◆ GOAL OF THE EXERCISE
Locate "Which reference point" in the listing below, then output the line holding it and every line after it, exactly and with nothing else.
-- begin THE RECORDS --
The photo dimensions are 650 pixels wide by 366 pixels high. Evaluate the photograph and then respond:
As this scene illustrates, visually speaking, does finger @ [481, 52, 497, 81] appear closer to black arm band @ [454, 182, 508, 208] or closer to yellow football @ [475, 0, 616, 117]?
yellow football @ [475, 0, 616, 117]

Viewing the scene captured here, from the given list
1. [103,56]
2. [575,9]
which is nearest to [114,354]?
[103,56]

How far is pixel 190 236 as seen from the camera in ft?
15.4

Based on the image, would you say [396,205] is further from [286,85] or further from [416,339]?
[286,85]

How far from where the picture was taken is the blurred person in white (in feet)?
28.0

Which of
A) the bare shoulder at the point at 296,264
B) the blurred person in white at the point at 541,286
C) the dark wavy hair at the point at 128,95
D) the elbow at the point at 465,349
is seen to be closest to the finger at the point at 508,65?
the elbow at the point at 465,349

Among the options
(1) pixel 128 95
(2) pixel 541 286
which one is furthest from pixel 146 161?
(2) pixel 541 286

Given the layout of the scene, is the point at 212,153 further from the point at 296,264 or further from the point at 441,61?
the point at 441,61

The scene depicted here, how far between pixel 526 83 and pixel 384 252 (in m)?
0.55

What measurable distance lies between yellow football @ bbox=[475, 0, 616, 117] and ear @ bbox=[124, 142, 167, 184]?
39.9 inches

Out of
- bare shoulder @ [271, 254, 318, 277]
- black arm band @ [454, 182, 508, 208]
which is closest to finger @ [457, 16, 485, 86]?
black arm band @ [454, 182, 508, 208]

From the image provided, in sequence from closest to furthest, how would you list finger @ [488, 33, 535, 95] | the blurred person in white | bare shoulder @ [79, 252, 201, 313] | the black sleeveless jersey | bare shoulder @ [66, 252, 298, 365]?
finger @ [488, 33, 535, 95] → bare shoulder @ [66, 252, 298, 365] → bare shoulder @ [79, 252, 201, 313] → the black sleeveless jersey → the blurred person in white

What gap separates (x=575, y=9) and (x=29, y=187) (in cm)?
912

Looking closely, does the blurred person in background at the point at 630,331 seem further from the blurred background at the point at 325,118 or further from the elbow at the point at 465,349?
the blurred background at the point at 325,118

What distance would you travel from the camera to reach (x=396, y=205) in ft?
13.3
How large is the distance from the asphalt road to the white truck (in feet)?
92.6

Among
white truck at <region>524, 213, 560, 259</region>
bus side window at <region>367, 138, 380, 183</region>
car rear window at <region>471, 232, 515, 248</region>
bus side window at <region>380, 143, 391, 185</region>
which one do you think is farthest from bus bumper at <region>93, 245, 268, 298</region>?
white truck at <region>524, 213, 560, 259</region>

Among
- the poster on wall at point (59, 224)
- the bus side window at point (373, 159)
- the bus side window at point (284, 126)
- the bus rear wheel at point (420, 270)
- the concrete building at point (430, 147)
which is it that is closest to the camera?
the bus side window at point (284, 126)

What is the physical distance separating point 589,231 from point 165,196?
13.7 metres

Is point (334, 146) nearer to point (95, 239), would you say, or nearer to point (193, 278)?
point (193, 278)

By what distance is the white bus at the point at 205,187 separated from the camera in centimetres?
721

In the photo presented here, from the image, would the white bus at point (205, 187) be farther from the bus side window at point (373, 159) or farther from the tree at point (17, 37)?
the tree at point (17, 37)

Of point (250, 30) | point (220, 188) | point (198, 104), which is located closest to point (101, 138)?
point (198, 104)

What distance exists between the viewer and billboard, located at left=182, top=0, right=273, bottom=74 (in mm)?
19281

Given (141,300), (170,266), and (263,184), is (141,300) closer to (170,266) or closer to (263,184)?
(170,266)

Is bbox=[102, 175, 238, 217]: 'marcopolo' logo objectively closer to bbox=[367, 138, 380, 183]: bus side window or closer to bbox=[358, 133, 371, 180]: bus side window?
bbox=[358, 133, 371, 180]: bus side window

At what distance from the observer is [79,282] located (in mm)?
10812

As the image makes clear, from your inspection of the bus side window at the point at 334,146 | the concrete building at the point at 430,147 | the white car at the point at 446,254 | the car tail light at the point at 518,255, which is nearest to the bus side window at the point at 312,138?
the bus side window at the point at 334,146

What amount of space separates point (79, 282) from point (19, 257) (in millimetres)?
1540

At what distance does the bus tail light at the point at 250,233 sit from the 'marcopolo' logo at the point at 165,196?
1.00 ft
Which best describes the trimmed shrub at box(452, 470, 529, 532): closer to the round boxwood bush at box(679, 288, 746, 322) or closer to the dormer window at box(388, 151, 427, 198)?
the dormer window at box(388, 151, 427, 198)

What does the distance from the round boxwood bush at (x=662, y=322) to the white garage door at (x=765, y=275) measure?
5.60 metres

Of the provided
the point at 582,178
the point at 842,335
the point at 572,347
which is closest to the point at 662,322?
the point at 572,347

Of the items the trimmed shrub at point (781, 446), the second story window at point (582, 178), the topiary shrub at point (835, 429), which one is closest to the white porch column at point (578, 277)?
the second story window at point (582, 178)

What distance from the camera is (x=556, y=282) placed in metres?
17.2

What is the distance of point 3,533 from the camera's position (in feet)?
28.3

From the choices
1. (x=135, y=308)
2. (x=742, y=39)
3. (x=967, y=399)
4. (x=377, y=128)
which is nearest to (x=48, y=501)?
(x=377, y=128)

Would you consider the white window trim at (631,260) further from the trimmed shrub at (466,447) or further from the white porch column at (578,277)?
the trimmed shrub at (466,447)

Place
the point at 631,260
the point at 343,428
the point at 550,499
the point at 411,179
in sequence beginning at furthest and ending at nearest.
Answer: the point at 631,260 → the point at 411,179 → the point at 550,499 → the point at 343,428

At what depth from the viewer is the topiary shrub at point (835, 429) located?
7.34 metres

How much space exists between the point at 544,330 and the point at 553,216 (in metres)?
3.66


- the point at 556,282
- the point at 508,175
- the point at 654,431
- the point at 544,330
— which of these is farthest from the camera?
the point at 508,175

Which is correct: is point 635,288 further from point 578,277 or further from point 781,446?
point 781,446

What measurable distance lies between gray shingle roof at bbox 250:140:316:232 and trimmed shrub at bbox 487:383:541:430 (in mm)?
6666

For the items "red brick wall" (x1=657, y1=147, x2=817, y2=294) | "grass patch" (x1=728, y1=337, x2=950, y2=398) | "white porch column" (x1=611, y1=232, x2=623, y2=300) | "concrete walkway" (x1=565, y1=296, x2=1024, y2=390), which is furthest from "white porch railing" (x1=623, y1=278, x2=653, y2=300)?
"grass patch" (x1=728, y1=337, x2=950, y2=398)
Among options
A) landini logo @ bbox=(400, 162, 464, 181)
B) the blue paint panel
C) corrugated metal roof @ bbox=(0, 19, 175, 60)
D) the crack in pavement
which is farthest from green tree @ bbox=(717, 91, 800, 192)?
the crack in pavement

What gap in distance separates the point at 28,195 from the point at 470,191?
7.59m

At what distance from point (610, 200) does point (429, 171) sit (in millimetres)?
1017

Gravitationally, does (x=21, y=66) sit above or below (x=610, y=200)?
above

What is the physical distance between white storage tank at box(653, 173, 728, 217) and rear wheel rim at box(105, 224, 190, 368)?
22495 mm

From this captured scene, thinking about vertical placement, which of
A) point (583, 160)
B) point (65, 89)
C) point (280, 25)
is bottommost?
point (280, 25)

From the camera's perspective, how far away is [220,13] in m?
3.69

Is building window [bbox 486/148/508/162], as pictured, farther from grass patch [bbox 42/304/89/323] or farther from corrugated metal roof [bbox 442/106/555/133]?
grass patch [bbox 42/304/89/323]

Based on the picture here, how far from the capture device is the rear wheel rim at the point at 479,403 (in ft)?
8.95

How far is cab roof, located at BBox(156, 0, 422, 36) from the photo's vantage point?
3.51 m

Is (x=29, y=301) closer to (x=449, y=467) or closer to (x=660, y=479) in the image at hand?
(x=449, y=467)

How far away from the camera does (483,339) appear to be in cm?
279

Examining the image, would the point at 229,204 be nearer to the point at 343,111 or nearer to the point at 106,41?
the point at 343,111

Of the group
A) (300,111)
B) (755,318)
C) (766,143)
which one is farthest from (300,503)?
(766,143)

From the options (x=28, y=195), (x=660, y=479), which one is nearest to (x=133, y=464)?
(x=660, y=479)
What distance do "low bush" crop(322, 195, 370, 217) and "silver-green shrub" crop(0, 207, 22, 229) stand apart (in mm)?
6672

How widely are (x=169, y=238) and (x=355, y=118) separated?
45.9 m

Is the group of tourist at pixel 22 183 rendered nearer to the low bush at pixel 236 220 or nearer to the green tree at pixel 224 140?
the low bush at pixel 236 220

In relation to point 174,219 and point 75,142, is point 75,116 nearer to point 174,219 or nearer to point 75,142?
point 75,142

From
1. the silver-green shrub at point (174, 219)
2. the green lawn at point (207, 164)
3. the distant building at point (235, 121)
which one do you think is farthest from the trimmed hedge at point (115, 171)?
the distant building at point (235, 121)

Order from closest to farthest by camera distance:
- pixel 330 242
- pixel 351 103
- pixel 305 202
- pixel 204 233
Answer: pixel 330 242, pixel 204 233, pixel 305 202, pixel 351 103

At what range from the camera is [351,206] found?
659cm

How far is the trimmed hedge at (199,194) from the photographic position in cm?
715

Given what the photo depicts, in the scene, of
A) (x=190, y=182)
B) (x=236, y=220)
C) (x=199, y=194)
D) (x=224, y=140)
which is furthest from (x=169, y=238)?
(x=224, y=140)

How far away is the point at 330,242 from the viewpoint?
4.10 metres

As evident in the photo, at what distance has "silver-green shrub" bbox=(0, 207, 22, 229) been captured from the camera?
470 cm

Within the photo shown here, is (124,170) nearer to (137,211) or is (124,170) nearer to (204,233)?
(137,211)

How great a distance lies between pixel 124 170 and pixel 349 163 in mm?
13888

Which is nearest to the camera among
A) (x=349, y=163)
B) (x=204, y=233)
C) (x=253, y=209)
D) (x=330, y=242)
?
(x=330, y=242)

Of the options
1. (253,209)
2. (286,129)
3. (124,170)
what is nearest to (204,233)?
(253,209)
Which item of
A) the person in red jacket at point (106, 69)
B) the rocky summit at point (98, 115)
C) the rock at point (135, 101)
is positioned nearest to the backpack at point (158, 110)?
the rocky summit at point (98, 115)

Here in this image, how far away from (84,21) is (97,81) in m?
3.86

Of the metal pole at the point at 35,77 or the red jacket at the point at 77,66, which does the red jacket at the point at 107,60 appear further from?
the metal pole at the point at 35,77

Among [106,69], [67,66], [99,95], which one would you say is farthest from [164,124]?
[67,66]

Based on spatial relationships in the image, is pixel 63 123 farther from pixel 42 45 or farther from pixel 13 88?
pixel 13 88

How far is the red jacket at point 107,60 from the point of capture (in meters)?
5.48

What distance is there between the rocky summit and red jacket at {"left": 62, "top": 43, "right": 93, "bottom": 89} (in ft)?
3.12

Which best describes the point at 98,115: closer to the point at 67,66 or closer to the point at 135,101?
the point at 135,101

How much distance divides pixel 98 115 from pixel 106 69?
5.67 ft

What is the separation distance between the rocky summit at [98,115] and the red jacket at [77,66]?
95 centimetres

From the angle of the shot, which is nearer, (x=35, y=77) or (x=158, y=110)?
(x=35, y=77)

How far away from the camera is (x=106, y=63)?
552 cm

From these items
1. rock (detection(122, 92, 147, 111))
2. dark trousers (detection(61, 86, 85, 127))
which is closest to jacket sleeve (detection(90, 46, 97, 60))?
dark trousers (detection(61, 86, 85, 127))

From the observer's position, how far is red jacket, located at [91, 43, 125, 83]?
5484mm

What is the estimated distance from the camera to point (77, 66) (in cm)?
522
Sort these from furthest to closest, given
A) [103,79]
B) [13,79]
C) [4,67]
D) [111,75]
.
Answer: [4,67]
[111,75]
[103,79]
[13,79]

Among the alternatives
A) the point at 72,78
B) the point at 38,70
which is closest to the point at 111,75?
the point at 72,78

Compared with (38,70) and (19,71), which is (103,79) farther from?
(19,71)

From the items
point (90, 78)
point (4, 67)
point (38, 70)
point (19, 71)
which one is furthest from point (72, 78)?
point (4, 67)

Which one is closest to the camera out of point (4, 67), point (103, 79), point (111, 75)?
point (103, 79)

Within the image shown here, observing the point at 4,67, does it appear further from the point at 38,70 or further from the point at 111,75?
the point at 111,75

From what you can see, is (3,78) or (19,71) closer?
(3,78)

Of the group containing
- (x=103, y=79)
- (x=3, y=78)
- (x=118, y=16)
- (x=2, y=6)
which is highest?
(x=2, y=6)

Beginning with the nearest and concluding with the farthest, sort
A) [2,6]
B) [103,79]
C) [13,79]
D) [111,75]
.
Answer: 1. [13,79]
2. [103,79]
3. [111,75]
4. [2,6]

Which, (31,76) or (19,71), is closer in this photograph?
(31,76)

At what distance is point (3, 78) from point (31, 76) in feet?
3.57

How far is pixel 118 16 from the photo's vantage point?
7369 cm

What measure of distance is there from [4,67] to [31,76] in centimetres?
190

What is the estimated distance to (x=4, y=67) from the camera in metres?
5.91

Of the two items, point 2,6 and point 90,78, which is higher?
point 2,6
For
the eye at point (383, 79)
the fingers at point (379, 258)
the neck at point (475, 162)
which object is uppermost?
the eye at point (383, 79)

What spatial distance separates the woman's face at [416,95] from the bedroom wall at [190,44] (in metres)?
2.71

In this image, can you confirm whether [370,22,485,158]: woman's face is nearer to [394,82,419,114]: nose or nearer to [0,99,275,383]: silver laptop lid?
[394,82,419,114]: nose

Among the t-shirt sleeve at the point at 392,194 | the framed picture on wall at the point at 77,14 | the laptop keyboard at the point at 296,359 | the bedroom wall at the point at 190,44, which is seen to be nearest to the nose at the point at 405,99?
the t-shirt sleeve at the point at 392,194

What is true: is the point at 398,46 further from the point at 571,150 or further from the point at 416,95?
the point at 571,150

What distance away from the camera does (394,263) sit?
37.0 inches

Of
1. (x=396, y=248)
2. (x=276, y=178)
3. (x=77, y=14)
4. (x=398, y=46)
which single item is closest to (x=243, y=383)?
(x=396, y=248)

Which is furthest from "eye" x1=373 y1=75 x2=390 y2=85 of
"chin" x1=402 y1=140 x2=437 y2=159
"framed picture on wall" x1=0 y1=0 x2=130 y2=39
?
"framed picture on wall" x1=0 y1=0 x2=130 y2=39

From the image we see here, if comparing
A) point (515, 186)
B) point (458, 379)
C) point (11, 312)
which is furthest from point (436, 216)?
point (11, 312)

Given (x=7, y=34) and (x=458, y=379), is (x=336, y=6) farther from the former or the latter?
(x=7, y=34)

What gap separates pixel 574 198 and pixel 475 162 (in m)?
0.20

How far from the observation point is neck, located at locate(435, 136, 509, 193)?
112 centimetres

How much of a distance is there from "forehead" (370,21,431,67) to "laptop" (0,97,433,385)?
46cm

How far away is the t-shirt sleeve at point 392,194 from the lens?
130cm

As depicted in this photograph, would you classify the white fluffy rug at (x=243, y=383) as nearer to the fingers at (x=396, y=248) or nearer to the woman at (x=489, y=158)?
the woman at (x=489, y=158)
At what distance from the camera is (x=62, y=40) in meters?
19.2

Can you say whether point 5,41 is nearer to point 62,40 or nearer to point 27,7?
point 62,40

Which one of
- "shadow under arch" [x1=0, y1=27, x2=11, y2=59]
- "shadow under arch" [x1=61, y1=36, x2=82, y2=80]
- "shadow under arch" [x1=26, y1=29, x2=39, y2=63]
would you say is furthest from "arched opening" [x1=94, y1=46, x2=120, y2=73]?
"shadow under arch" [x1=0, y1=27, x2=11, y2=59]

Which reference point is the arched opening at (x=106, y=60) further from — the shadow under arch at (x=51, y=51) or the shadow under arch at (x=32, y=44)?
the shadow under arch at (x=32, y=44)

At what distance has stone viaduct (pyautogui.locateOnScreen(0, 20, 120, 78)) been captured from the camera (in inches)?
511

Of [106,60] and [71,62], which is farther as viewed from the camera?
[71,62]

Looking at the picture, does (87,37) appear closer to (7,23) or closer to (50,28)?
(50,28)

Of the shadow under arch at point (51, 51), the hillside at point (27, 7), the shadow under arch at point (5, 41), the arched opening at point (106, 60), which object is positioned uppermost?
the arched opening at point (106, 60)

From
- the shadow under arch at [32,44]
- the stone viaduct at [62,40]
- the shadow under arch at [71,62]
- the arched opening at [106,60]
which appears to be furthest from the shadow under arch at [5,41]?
-- end THE RECORDS --
◆ THE REPLY
Which reference point is the arched opening at (x=106, y=60) further from — the shadow under arch at (x=51, y=51) or the shadow under arch at (x=32, y=44)?
the shadow under arch at (x=32, y=44)

At what distance has stone viaduct (pyautogui.locateOnScreen(0, 20, 120, 78)) been captured from the camera (in inches)?
511

Of [106,60] and [71,62], which is farther as viewed from the camera?
[71,62]

Looking at the picture, does (87,37) appear closer to (7,23) or closer to (50,28)?
(50,28)

Of the shadow under arch at point (51, 51), the hillside at point (27, 7), the shadow under arch at point (5, 41), the arched opening at point (106, 60), which object is positioned uppermost?
the arched opening at point (106, 60)

From
- the shadow under arch at [32,44]
- the stone viaduct at [62,40]
- the shadow under arch at [71,62]
- the arched opening at [106,60]
which appears to be furthest from the shadow under arch at [5,41]?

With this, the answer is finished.